** OBJECTIF A **
Selon l'extrait sur le film Atelier des sons & expression spontanée, quel organisme a publié les revues Art Enfantin ?
** OBJECTIF B **
Poursuivez le texte sur le film Atelier des sons & expression spontanée après sa dernière phrase.

Magneto Vincent Epplay
Magneto Vincent Epplay

L’école de la spontanéité Entretien à propos du film Atelier des sons et expression spontanée de Vincent Epplay

Entretien par Vincent Epplay

Sommaire

Le film Atelier des sons & expression spontanée est une libre interprétation des pratiques artistiques expérimentales en milieu scolaire dans les années 1960-1970, et plus particulièrement dans le domaine de la création sonore avec des enfants, dans le cadre de la pédagogie Freinet. Ce film est documenté par une collection d’archives audio (45 T vinyles) et des revues, (Art Enfantin) éditées par l’Institut coopératif de l’école moderne (ICEM, pédagogie Freinet) dont un ensemble assez complet a été réuni pour cette réalisation. Ces archives sonores rejouées pour la circonstance, confrontées à des séquences filmiques de diverses origines, génèrent une forme de joyeux chaos ambiant, un témoignage fantasmagorique de ces expériences pédagogiques buissonnières où les utopies étaient à l’œuvre contre la monotonie et l’ennui en milieu scolaire.

** DONNÉES FOURNIES **

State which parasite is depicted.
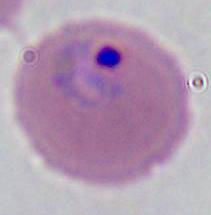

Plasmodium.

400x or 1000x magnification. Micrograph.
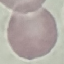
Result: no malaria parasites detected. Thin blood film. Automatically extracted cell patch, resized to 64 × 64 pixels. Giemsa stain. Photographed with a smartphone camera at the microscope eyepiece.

** RÉPONSE RÉDIGÉE A **
Les revues Art Enfantin ont été éditées par l'Institut coopératif de l'école moderne (ICEM, pédagogie Freinet).

** RÉPONSE RÉDIGÉE B **
Images d'archives Freinet 1

Vincent Epplay, images d’archives extraites du film Atelier des sons et expression spontanée, 2020

Luc Clément : Ce nouveau film s’inscrit dans le droit fil de ta pratique artistique qui associe souvent des images d’archives et la production expérimentale de son sur un mode quasi-discrépant (dissociant le son et l’image). Je crois que celui-ci néanmoins est né de façon fortuite.

Vincent Epplay : L’origine de ce projet est une recherche personnelle sur la notion d’expériences sonores et musicales réalisées par les enfants en milieu scolaire. C’est plus particulièrement en redécouvrant la revue Art enfantin, dont certains numéros étaient accompagnés d’un disque et de sa fiche explicative ou d’un texte relatant l’expérience de ces enregistrements, que les choses ont réellement commencé. Mon intention de départ n’était pas de faire un film, et encore moins un film documentaire sur ce sujet, mais plutôt, à partir des enregistrements et documents collectés, de réaliser un dispositif de restitution ouvert avec un programme de séances d’écoutes associé à un espace de consultation, avec une sélection de textes et d’images-documents. En somme, une sorte de mini studio d’étude sur rendez-vous.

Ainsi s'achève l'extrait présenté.